Wednesday, June 29, 2005

The invaders weren't from Mars this time---how could they be? After 360 degree photos from the Martian surface, invaders from Mars could only be a joke---as in Mars Attacks! It's even more ridiculous in 2005, when we have rovers sending back photos of meteors that landed on Mars.

But the basic story was the same: the alien invaders, resisting communication, wanting nothing but the death of humanity. It was as if several decades of Star Trek hadn't existed! Aliens were back to being mindless things, monsters that travel light years to rage and destroy.

And they were big. Really big. As big as multinational corporations, and with all their warm human feeling. But just as in Wells, they could be defeated by a virus. A computer virus this time, but still...

There's one scene that is so directly ripped off from the Pal movie that the art director had to leave a secret signal that he knew it was. Just as in the Pal movie, the last ditch effort is dropping nuclear bombs on the aliens. It doesn't work, which is revealed in a scene that's lifted from Pal, as the dust clears and a forward observer in a tank sees the alien machines rising out of the Bomb's destruction. If you look closely, you'll see in the background some twisted lampposts that look exactly like the bent necks of the Martian machines in Pal's War of the Worlds.

But while Wells' novel was consciously making a political point, and the Orson Welles and George Pal versions made theirs unconsciously, this one---the only one in which the president is a lead character-seems to have no particular point at all. Sure, the president in the fighter-pilot getup may remind us today of a certain 'you're with us or you're a dirty alien' guy, but that's life imitating art.

Independence Day seems instead a fairly daring attempt to orchestrate grand, obvious and at times absurd movie themes to create real human emotion. It's as if Shakespeare had grown up on Hollywood movies. There's movie romance, movie adventure, movie spectacle and movie comedy. And there's classic structure, almost mythic themes, heroes, villains and clowns. There is one couple ended by death, and two couples brought together in peril, with a perfectly Shakespearian double wedding, just before the President King goes out and make his Henry V speech.

When this movie overcomes the predictability of its character moves and the cringe-worthy aspects of the story, it's usually because of the good rhythm and the blessing of good and well-matched actors (some of the best lines were apparently improvised.) All the pairs that needed chemistry (including Will Smith and Jeff Goldblum, and Goldblum and Judd Hirsch as his father) had it.

It is worth pointing out as well that a point made in the Pal movie of "War of the Worlds" and made more concretely in this film is that when facing a common threat, humanity sees its common identity and works together. It's interesting in that regard that this is the first science fiction adventure movie I can think of with a black hero; moreover, that he is black is never mentioned.

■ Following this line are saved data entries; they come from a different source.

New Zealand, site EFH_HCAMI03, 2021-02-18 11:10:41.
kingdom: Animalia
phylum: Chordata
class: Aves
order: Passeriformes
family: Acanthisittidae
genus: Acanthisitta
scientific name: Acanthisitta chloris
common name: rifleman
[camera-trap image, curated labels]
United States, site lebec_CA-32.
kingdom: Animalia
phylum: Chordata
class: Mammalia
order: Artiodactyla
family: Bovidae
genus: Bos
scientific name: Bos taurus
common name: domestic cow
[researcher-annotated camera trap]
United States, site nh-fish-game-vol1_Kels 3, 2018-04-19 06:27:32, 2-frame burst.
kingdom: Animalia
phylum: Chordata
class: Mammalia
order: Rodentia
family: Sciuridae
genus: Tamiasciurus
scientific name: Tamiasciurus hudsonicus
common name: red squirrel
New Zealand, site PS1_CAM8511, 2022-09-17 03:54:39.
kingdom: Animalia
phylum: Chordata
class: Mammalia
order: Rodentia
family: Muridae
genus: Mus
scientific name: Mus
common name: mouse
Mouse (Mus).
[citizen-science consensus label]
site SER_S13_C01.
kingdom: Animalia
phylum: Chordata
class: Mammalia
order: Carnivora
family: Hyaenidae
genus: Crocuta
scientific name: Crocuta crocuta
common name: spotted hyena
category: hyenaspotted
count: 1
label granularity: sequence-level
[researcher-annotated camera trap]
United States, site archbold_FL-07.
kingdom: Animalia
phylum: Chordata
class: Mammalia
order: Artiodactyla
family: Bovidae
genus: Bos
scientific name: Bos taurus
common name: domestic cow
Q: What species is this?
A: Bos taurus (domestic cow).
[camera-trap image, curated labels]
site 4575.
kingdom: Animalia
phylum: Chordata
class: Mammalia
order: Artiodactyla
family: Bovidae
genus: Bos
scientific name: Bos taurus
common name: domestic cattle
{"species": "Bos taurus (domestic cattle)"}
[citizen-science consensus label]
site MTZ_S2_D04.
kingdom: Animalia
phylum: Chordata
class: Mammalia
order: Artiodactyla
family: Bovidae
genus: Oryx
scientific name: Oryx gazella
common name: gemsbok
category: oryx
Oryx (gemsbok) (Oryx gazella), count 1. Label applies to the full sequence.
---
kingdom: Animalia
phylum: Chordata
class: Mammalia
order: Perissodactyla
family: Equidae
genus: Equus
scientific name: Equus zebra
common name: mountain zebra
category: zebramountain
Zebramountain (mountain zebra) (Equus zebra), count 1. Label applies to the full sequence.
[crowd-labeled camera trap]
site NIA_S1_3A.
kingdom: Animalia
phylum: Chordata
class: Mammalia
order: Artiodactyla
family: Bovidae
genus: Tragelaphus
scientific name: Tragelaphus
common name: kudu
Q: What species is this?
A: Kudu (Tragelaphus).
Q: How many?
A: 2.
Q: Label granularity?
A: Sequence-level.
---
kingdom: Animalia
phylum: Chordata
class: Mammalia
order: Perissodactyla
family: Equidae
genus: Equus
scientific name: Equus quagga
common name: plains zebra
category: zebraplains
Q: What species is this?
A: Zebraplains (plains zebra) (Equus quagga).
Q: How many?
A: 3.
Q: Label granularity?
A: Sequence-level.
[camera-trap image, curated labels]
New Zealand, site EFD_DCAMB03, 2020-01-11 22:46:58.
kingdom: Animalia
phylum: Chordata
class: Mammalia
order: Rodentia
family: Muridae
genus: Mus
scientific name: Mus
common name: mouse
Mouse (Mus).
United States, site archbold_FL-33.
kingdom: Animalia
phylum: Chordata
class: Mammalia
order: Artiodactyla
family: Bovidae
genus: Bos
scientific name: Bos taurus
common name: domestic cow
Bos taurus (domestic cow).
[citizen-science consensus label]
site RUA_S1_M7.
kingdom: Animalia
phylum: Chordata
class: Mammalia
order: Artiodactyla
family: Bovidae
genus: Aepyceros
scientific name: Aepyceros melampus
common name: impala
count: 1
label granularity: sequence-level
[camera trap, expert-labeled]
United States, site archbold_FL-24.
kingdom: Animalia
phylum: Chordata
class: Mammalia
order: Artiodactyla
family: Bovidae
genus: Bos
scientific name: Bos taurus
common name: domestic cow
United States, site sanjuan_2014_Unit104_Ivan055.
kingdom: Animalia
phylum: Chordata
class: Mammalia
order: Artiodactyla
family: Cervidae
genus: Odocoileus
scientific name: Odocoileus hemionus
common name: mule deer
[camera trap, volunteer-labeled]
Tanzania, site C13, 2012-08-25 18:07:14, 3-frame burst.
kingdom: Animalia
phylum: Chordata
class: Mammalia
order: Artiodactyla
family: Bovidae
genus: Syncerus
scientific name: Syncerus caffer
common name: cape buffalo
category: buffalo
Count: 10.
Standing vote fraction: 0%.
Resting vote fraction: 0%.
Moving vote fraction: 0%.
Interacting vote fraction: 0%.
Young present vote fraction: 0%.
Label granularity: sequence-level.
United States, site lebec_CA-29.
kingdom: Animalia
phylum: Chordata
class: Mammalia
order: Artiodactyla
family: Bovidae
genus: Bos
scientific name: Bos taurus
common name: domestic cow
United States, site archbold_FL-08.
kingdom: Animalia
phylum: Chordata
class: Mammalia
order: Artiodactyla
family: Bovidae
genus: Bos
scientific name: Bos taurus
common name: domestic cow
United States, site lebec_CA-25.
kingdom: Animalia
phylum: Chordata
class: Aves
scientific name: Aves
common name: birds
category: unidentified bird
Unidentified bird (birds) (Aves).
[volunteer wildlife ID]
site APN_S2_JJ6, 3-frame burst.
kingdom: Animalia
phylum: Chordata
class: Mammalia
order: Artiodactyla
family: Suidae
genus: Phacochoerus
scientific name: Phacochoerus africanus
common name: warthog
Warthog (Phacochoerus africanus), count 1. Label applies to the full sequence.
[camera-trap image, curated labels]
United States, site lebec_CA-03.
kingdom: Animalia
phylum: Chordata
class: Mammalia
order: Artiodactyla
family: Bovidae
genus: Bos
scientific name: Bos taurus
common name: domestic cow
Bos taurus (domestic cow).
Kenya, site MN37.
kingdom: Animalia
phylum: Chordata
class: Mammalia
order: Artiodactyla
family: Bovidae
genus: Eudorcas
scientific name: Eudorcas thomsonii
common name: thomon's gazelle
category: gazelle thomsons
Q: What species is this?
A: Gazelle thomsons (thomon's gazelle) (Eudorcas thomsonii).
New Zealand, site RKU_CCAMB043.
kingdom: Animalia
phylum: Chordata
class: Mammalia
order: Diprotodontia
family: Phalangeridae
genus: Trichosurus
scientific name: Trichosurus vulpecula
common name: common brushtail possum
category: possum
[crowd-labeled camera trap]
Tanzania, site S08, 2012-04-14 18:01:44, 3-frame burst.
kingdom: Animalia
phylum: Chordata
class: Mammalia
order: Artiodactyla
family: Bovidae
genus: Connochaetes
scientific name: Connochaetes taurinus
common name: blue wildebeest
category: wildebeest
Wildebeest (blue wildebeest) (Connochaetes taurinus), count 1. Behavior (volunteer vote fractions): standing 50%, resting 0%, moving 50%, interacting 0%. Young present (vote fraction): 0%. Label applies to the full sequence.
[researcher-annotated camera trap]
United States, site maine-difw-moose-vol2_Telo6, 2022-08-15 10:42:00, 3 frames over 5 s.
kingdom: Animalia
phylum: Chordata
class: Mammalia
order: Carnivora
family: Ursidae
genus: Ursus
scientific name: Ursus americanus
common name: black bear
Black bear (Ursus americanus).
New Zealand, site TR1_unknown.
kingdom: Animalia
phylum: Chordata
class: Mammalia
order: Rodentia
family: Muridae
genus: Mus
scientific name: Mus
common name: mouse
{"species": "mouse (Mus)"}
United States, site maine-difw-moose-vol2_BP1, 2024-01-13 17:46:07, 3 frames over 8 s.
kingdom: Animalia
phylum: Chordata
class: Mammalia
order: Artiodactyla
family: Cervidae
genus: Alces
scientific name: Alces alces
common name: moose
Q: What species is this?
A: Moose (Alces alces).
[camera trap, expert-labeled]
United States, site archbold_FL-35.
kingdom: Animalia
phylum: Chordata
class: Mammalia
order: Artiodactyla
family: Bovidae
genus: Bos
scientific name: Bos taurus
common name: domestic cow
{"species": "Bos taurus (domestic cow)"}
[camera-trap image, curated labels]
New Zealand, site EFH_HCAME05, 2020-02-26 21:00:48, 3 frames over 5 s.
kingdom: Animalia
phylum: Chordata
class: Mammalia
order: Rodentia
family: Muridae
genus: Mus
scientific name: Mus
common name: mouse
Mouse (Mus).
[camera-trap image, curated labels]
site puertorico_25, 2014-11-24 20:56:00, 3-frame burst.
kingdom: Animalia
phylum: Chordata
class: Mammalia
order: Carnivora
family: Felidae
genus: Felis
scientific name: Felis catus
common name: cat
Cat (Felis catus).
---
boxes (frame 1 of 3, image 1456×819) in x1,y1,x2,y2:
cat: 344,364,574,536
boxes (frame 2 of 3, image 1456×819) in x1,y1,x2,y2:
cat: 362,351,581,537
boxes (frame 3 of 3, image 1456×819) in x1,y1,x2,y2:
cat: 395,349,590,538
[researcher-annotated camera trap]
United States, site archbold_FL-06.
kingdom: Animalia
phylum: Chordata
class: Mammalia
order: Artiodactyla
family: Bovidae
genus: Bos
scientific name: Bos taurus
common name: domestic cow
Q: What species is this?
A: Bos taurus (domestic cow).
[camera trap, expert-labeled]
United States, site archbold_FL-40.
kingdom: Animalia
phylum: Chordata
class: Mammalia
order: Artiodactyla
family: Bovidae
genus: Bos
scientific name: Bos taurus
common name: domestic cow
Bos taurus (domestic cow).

Of course, some boundaries remain: the two couples are racially unmixed.

I'm not sure what we are to make of the idea, though, that after defeating the alien invader, the fourth of July becomes humanity's Independence Day. Shouldn't it be interdependence day? Or do we always need aliens to define us? And do they always have to be hostile? Must they always represent pure evil so we don't have to face our own complex mix of good and bad within us? Just what are we independent of? We will determine our own destiny when we face up to what and who we really are.

But I guess we all know what America will be doing this Independence Day.